[Raw records]
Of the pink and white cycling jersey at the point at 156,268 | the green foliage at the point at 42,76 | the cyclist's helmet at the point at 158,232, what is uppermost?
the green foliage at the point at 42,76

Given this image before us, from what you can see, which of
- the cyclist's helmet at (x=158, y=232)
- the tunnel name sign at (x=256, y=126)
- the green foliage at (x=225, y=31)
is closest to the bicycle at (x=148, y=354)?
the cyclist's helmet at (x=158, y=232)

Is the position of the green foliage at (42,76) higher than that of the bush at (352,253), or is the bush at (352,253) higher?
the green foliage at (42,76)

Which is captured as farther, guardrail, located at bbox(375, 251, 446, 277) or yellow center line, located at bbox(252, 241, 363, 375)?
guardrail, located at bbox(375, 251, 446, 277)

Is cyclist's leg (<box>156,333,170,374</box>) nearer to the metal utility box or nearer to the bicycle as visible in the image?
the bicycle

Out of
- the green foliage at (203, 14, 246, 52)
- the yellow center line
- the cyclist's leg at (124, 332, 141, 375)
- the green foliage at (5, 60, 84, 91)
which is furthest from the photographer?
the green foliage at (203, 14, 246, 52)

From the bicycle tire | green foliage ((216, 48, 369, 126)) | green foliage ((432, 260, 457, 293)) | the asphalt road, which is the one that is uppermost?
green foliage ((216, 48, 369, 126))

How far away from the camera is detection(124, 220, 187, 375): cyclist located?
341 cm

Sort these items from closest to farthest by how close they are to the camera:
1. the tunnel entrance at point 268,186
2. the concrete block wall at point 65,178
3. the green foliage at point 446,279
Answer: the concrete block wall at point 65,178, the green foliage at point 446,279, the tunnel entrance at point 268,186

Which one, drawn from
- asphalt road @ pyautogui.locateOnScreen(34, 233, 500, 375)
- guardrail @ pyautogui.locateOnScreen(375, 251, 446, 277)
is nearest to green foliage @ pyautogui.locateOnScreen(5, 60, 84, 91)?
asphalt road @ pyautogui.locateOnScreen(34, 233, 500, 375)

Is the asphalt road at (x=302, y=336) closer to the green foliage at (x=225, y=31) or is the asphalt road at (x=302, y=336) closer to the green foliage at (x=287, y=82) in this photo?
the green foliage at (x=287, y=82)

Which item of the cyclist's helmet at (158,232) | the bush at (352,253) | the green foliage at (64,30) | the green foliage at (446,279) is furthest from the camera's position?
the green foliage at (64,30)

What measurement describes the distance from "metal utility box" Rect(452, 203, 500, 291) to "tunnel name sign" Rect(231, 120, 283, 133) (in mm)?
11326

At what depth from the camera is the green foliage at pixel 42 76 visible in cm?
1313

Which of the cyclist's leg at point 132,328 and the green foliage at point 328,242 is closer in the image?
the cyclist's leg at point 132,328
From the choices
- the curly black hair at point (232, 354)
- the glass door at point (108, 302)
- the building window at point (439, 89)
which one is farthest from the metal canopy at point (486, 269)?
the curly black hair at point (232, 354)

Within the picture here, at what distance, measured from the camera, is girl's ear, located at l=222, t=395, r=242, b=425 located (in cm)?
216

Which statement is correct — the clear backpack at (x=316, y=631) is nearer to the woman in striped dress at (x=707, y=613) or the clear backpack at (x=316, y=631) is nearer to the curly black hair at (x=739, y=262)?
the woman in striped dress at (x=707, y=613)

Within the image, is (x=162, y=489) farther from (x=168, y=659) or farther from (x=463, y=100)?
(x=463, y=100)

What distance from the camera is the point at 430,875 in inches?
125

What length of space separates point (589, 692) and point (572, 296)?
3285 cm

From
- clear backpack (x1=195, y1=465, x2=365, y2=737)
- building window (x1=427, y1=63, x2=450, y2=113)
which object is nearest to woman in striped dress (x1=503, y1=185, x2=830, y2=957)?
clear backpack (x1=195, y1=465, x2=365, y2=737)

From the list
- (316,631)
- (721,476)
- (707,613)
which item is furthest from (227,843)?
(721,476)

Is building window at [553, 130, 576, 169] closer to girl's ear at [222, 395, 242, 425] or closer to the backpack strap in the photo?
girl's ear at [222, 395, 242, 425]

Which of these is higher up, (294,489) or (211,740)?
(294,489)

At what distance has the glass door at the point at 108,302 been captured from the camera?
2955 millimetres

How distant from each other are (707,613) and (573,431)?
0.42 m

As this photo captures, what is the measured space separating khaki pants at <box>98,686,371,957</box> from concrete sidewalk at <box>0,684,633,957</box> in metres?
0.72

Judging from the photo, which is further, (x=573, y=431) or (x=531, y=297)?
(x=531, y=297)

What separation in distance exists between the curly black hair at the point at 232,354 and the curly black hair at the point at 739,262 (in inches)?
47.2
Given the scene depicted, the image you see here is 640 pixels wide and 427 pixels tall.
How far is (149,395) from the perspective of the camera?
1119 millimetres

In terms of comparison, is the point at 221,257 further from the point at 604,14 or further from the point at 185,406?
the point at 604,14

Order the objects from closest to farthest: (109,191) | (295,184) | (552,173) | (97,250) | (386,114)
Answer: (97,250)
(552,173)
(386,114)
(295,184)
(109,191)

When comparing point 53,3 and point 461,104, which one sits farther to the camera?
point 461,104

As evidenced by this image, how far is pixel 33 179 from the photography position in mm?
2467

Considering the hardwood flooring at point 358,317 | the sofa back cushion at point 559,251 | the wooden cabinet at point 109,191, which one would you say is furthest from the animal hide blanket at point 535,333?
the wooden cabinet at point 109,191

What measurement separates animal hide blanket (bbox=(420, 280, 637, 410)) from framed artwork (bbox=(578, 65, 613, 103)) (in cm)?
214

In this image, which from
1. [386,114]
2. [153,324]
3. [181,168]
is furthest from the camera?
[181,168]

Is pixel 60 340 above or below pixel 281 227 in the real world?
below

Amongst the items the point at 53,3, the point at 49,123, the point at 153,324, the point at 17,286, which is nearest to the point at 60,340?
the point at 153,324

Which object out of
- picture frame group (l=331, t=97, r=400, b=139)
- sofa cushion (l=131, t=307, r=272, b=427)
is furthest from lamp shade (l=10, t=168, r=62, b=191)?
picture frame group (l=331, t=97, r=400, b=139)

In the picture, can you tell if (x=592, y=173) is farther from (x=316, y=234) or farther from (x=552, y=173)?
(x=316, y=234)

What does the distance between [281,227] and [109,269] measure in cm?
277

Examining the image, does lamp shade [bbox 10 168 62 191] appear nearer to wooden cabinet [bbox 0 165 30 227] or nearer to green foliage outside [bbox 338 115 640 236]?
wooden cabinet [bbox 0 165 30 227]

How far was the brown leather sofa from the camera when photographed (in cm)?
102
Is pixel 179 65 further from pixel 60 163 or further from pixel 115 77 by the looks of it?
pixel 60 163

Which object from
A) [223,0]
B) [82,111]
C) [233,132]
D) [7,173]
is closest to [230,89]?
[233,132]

Your goal: Extract the full listing and reproduce each line exactly.

Exercise solution:
Of the pink and white cycling jersey at the point at 156,268 | the green foliage at the point at 42,76 | the cyclist's helmet at the point at 158,232, what is uppermost?
the green foliage at the point at 42,76

Given this image before us, from what you can see, which of
- the cyclist's helmet at (x=158, y=232)
- the tunnel name sign at (x=256, y=126)
- the green foliage at (x=225, y=31)
is closest to the bicycle at (x=148, y=354)?
the cyclist's helmet at (x=158, y=232)

Is the position of the green foliage at (42,76) higher than that of the bush at (352,253), or is the bush at (352,253) higher?
the green foliage at (42,76)

Which is captured as farther, guardrail, located at bbox(375, 251, 446, 277) or yellow center line, located at bbox(252, 241, 363, 375)?
guardrail, located at bbox(375, 251, 446, 277)

Is cyclist's leg (<box>156,333,170,374</box>) nearer to the metal utility box or nearer to the bicycle as visible in the image?
the bicycle

Out of
- the green foliage at (203, 14, 246, 52)
- the yellow center line
- the cyclist's leg at (124, 332, 141, 375)
- the green foliage at (5, 60, 84, 91)
which is furthest from the photographer?
the green foliage at (203, 14, 246, 52)

From the bicycle tire | green foliage ((216, 48, 369, 126)) | green foliage ((432, 260, 457, 293)) | the asphalt road, which is the one that is uppermost?
green foliage ((216, 48, 369, 126))

How far away from the camera is detection(124, 220, 187, 375): cyclist located?
341 cm

Sort these items from closest to farthest by how close they are to the camera:
1. the tunnel entrance at point 268,186
2. the concrete block wall at point 65,178
3. the green foliage at point 446,279
Answer: the concrete block wall at point 65,178, the green foliage at point 446,279, the tunnel entrance at point 268,186

Which one, drawn from
- asphalt road @ pyautogui.locateOnScreen(34, 233, 500, 375)
- guardrail @ pyautogui.locateOnScreen(375, 251, 446, 277)
is nearest to green foliage @ pyautogui.locateOnScreen(5, 60, 84, 91)?
asphalt road @ pyautogui.locateOnScreen(34, 233, 500, 375)

Is the asphalt road at (x=302, y=336) closer to the green foliage at (x=225, y=31) or is the asphalt road at (x=302, y=336) closer to the green foliage at (x=287, y=82) in this photo?
the green foliage at (x=287, y=82)

Which item of the cyclist's helmet at (158,232) | the bush at (352,253) | the green foliage at (64,30) | the green foliage at (446,279) is furthest from the camera's position?
the green foliage at (64,30)

What measurement describes the distance from "metal utility box" Rect(452, 203, 500, 291) to "tunnel name sign" Rect(231, 120, 283, 133) (in mm)?
11326

At what depth from the camera is the green foliage at pixel 42 76 visible in cm?
1313

Which of the cyclist's leg at point 132,328 and the green foliage at point 328,242 is closer in the image?
the cyclist's leg at point 132,328
From the choices
- the curly black hair at point (232, 354)
- the glass door at point (108, 302)
- the building window at point (439, 89)
which one is farthest from the metal canopy at point (486, 269)?
the curly black hair at point (232, 354)

Within the picture here, at what distance, measured from the camera, is girl's ear, located at l=222, t=395, r=242, b=425 located (in cm)?
216

Which statement is correct — the clear backpack at (x=316, y=631) is nearer to the woman in striped dress at (x=707, y=613) or the clear backpack at (x=316, y=631) is nearer to the curly black hair at (x=739, y=262)?
the woman in striped dress at (x=707, y=613)

Within the image, is (x=162, y=489) farther from (x=168, y=659) or farther from (x=463, y=100)?
(x=463, y=100)

What distance from the camera is the point at 430,875 in inches?
125

What length of space separates point (589, 692) and point (572, 296)?
3285 cm

From
- clear backpack (x1=195, y1=465, x2=365, y2=737)
- building window (x1=427, y1=63, x2=450, y2=113)
which object is nearest to woman in striped dress (x1=503, y1=185, x2=830, y2=957)?
clear backpack (x1=195, y1=465, x2=365, y2=737)

From the list
- (316,631)
- (721,476)
- (707,613)
which item is furthest from (227,843)?
(721,476)

Is building window at [553, 130, 576, 169] closer to girl's ear at [222, 395, 242, 425] or closer to the backpack strap in the photo?
girl's ear at [222, 395, 242, 425]

Which of these is higher up, (294,489) or (211,740)?
(294,489)

At what distance has the glass door at the point at 108,302 been captured from the camera?
2955 millimetres

How distant from each other are (707,613) and (573,431)?
0.42 m

As this photo captures, what is the measured space separating khaki pants at <box>98,686,371,957</box> from concrete sidewalk at <box>0,684,633,957</box> in metres?
0.72

Judging from the photo, which is further, (x=573, y=431) or (x=531, y=297)?
(x=531, y=297)

What separation in distance exists between the curly black hair at the point at 232,354 and the curly black hair at the point at 739,262 (in inches)?
47.2
Given the scene depicted, the image you see here is 640 pixels wide and 427 pixels tall.
How far is (149,395) from the perspective of the camera?
1119 millimetres

In terms of comparison, is the point at 221,257 further from the point at 604,14 or further from the point at 185,406?
the point at 604,14

Order the objects from closest to farthest: (109,191) | (295,184) | (552,173) | (97,250) | (386,114)
Answer: (97,250)
(552,173)
(386,114)
(295,184)
(109,191)

When comparing point 53,3 and point 461,104, which one sits farther to the camera?
point 461,104

As evidenced by this image, how far is pixel 33 179 from the photography position in mm?
2467

Considering the hardwood flooring at point 358,317 | the sofa back cushion at point 559,251 | the wooden cabinet at point 109,191, which one would you say is furthest from the animal hide blanket at point 535,333?
the wooden cabinet at point 109,191

What measurement separates animal hide blanket (bbox=(420, 280, 637, 410)) from framed artwork (bbox=(578, 65, 613, 103)) (in cm)?
214

In this image, which from
1. [386,114]
2. [153,324]
3. [181,168]
is furthest from the camera?
[181,168]

Is pixel 60 340 above or below pixel 281 227 in the real world?
below

Amongst the items the point at 53,3, the point at 49,123, the point at 153,324, the point at 17,286, which is nearest to the point at 60,340?
the point at 153,324

Which object out of
- picture frame group (l=331, t=97, r=400, b=139)
- sofa cushion (l=131, t=307, r=272, b=427)
is furthest from lamp shade (l=10, t=168, r=62, b=191)?
picture frame group (l=331, t=97, r=400, b=139)

In the picture, can you tell if (x=592, y=173) is farther from (x=316, y=234) or farther from (x=552, y=173)?
(x=316, y=234)

What does the distance between [281,227] and [109,269] measure in cm?
277

Examining the image, does lamp shade [bbox 10 168 62 191] appear nearer to wooden cabinet [bbox 0 165 30 227] or nearer to green foliage outside [bbox 338 115 640 236]?
wooden cabinet [bbox 0 165 30 227]

How far was the brown leather sofa from the camera when photographed (in cm)?
102
Is pixel 179 65 further from pixel 60 163 or further from pixel 115 77 by the looks of it?
pixel 60 163

Which object from
A) [223,0]
B) [82,111]
C) [233,132]
D) [7,173]
is closest to [230,89]?
[233,132]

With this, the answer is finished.